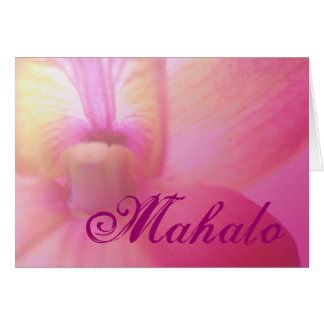 Orchid Dream Card
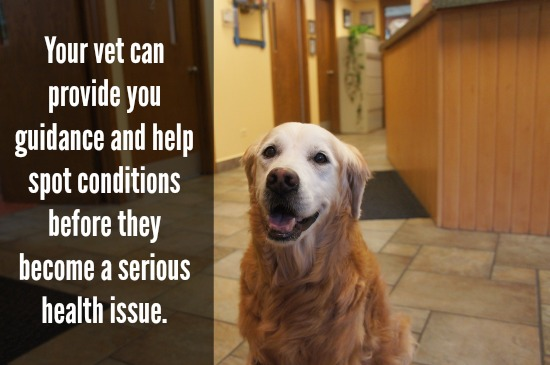Healthy Pets: Annual Vet Visit #GetHealthyHappy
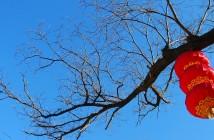 ImprendiNews – Cina, lampada cinese attaccata a un albero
....
= Task objective =
Write out the data exactly, but not its pictures.

= Solution for this problem =
 Orchid Dream Card
Healthy Pets: Annual Vet Visit #GetHealthyHappy
 ImprendiNews – Cina, lampada cinese attaccata a un albero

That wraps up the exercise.